* DATA SUPPLIED:
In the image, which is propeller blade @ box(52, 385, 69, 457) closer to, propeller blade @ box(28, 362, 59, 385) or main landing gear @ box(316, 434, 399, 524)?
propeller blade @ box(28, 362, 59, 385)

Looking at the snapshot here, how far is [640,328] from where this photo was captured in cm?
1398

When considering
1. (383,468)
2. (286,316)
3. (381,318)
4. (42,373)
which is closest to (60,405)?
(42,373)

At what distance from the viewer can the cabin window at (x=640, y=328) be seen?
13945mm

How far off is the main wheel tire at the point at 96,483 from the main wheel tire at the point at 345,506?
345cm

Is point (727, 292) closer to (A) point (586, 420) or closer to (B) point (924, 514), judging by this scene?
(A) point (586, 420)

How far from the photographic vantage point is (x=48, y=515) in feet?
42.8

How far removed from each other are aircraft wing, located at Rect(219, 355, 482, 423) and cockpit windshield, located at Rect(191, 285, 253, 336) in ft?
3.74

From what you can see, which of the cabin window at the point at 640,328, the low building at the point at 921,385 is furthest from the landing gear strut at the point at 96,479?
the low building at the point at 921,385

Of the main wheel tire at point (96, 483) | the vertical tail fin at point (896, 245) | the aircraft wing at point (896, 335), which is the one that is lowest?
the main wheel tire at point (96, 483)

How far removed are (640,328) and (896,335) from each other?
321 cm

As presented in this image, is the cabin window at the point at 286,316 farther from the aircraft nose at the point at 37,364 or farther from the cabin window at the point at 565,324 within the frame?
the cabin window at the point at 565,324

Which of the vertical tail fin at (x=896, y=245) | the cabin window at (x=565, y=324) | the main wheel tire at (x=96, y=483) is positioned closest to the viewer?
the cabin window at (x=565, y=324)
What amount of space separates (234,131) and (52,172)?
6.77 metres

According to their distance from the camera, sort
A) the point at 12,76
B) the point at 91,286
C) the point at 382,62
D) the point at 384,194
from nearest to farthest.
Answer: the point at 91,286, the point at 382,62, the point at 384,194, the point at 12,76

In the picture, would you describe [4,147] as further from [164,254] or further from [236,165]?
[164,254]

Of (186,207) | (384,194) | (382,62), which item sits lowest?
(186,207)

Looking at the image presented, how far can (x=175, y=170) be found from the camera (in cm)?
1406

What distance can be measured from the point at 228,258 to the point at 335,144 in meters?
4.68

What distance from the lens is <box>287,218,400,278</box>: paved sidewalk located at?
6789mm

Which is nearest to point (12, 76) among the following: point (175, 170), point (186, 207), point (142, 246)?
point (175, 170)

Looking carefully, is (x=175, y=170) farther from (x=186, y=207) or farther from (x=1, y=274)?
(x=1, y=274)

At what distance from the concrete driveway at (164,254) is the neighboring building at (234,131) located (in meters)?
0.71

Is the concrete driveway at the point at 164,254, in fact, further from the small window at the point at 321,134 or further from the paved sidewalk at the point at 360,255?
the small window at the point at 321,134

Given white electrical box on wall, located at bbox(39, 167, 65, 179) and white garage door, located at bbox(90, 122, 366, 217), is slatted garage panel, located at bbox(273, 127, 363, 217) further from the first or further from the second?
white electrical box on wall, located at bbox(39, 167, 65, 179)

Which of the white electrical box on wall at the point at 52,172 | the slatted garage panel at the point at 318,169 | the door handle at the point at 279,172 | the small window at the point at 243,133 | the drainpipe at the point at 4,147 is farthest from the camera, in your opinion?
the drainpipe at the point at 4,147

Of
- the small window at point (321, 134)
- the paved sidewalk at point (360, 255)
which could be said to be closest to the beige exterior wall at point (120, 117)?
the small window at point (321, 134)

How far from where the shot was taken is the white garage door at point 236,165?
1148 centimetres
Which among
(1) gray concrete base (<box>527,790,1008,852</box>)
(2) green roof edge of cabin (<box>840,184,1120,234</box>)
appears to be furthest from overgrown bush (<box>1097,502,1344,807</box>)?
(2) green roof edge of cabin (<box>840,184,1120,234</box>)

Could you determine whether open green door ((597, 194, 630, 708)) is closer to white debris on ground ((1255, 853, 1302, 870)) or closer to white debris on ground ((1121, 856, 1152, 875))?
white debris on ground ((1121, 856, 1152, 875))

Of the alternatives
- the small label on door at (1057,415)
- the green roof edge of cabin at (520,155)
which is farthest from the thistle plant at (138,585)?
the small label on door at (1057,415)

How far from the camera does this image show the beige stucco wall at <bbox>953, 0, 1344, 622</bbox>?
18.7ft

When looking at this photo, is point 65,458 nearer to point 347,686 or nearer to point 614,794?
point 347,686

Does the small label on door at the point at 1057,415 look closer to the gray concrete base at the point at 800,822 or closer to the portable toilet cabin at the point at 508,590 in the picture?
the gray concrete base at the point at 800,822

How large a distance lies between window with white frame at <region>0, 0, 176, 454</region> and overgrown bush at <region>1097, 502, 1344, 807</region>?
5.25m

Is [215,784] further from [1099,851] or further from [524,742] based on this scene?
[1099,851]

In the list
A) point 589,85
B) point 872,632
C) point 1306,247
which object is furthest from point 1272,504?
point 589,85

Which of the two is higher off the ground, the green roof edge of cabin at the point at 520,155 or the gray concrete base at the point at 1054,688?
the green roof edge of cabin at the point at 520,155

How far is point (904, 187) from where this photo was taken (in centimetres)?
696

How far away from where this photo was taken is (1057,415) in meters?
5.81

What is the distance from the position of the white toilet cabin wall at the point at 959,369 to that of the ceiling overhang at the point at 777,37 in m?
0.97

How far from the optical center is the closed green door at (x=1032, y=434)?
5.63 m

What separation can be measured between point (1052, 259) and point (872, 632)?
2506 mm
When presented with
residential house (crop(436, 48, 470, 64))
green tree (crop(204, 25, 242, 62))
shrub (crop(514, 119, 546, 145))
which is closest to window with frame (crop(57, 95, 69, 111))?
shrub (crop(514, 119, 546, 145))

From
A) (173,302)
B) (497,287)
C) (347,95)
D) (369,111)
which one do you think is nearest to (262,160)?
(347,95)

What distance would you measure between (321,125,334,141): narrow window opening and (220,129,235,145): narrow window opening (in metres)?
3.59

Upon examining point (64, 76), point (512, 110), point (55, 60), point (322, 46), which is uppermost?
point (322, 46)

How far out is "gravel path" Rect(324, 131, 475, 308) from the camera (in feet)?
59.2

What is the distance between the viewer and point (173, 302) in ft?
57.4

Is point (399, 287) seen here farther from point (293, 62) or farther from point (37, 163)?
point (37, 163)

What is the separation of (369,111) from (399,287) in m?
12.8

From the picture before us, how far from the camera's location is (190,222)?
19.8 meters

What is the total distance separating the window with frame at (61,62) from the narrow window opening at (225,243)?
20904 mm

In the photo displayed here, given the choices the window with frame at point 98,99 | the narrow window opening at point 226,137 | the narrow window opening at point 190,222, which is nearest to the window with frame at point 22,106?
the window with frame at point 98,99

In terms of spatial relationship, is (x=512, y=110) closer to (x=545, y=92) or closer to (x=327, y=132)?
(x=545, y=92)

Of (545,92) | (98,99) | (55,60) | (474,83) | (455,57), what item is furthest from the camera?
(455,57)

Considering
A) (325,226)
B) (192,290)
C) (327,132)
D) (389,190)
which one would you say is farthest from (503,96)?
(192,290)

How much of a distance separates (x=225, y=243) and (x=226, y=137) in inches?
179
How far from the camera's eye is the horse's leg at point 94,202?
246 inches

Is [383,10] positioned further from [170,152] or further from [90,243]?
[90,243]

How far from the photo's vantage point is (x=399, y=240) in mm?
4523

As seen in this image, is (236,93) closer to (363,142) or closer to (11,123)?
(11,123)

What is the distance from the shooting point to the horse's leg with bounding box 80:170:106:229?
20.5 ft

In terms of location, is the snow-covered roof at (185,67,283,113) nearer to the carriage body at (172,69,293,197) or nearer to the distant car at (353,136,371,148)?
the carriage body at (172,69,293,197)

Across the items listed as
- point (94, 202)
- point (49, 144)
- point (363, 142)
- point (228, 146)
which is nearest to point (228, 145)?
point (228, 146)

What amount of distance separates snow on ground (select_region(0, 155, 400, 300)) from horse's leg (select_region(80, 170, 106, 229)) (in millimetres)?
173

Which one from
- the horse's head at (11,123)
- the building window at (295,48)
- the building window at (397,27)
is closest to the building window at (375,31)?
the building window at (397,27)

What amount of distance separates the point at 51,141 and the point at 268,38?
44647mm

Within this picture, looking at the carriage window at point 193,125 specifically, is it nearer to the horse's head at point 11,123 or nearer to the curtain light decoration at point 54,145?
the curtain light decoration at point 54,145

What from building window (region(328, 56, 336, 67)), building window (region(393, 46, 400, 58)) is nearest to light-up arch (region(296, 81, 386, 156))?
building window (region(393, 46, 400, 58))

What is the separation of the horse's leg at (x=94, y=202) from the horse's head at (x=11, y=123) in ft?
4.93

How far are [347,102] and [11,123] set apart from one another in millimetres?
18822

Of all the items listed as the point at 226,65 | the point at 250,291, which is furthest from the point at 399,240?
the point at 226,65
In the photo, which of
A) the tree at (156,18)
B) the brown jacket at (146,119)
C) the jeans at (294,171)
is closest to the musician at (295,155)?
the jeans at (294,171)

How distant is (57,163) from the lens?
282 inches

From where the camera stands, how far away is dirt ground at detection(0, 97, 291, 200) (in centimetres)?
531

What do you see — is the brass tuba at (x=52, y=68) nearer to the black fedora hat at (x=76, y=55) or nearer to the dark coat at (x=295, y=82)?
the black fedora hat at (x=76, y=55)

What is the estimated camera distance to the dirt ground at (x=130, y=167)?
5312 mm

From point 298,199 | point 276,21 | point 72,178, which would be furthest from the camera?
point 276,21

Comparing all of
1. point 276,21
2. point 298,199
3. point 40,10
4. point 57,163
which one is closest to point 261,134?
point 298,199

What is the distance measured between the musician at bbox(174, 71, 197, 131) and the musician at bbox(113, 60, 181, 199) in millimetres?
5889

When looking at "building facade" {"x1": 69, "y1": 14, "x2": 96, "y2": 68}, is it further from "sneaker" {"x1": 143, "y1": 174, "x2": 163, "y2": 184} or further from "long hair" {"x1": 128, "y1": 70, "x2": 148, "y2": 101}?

* EXERCISE OBJECTIVE: All lines from the line containing "How distant is (57,163) from the lens?" through the end of the listing above are to be duplicated exactly; include both ends and nothing further.

* THE COMPLETED TASK:
How distant is (57,163) from the lens?
282 inches

From where the camera stands, how far away is dirt ground at detection(0, 97, 291, 200) (in centimetres)?
531

What do you see — is the brass tuba at (x=52, y=68) nearer to the black fedora hat at (x=76, y=55) or nearer to the dark coat at (x=295, y=82)?
the black fedora hat at (x=76, y=55)

What is the estimated camera distance to the dirt ground at (x=130, y=167)?
5312 mm

From point 298,199 | point 276,21 | point 72,178, which would be furthest from the camera?
point 276,21

Comparing all of
1. point 276,21
2. point 298,199
3. point 40,10
4. point 57,163
which one is closest to point 261,134?
point 298,199

What is the distance measured between the musician at bbox(174, 71, 197, 131) and the musician at bbox(113, 60, 181, 199) in millimetres?
5889

When looking at "building facade" {"x1": 69, "y1": 14, "x2": 96, "y2": 68}, is it further from "sneaker" {"x1": 143, "y1": 174, "x2": 163, "y2": 184} or further from "long hair" {"x1": 128, "y1": 70, "x2": 148, "y2": 101}?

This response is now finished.